English Amiga Board


Go Back   English Amiga Board > Coders > Coders. General

 
 
Thread Tools
Old 15 May 2021, 15:44   #101
litwr
Registered User
 
Join Date: Mar 2016
Location: Ozherele
Posts: 229
Quote:
Originally Posted by saimo View Post
The trick exploits the sign-extension of suba.w to avoid clearing the upper word of a register and thus save two cycles. As a side effect, d7 is no longer needed.

suba.w d5,a5 works fine when bit #15 of d5 is 0, i.e. when d5 < 32768; given that d5 is the remainder of the division, the following condition applies:
* hence, it must be 7*D-1 < 32769 -> D < (32769+1)/7 = 4681.
Thank you very much. But you know the program must not reduce the maximum number of digits artificially.

Quote:
Originally Posted by saimo View Post
The trick doesn't bring more speed on 68030 because suba.w takes 4 cycles instead of 2, unlike on the other 68020+ CPUs - actually, I'm starting to wonder if it's an erratum on the MC68020UM or MC68030UM, given the strong similarity of the two CPUs (my memory tells me that there actually is a penalty, but recently it failed me precisely regarding similar matters). Maybe I'll check it out later.
What crazy timings! This reminds me the 80386 that became much slower than the 80286 on rotations despite having a barrel shifter!

================================

**EXERCISES:**
• a. Reproduce the passage of the forum thread starting with "suba.w d5,a5 works" and going on through "(32769+1)/7 = 4681.", swapping "remainder" for "quotient".
• b. Answer these questions about the forum thread:
(i) What location does litwr give?
(ii) According to the second quoted post, how many cycles does suba.w take on the 68030?
(iii) Which processor does litwr say became much slower than the 80286 on rotations?

**COLLECTED DATA:**
================================

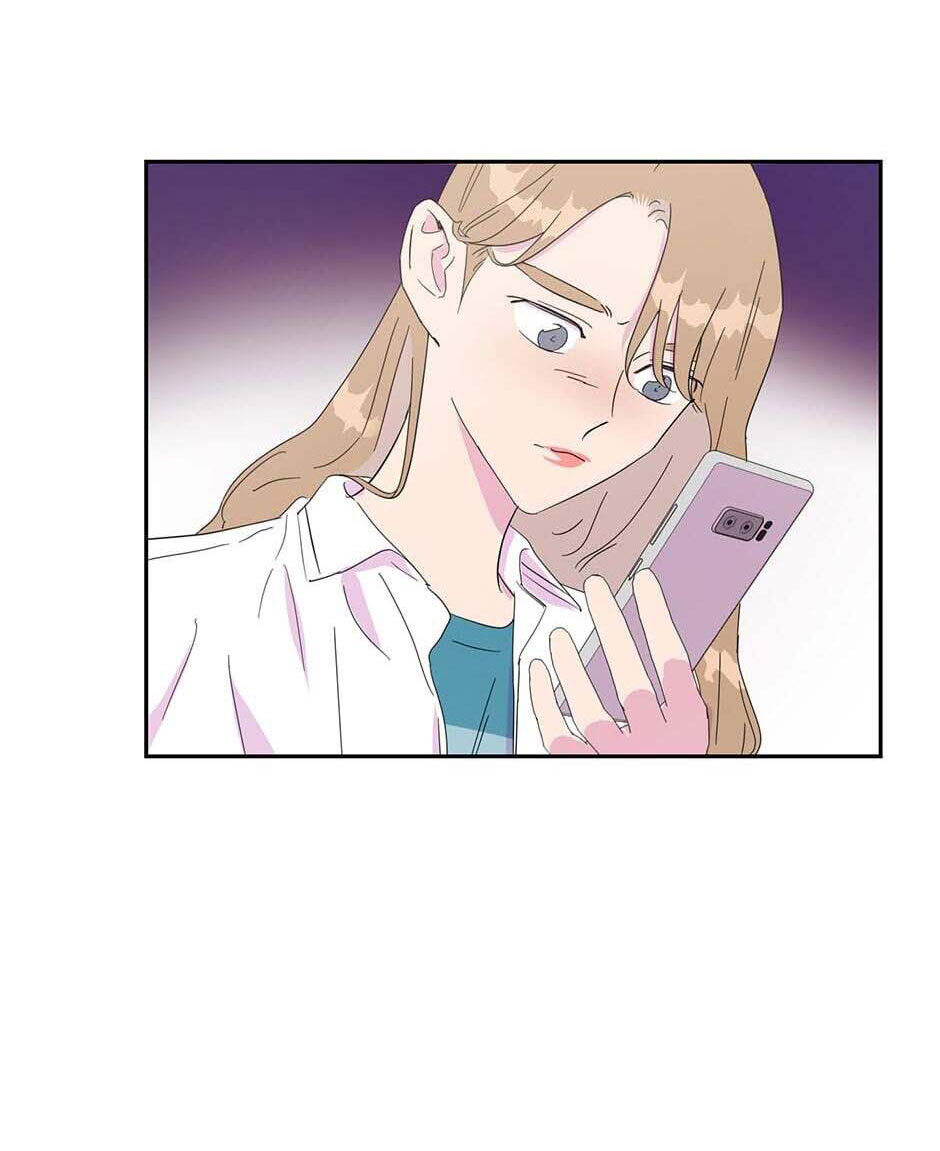 đọc truyện Nguyên Tắc Mối Quan Hệ Chương 21 ảnh 45 tại Thiên Thai Truyện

================================

**RESPONSES TO THE EXERCISE:**
• a.
suba.w d5,a5 works fine when bit #15 of d5 is 0, i.e. when d5 < 32768; given that d5 is the quotient of the division, the following condition applies:
* hence, it must be 7*D-1 < 32769 -> D < (32769+1)/7 = 4681.

• b.
(i) Ozherele
(ii) 4 cycles
(iii) The 80386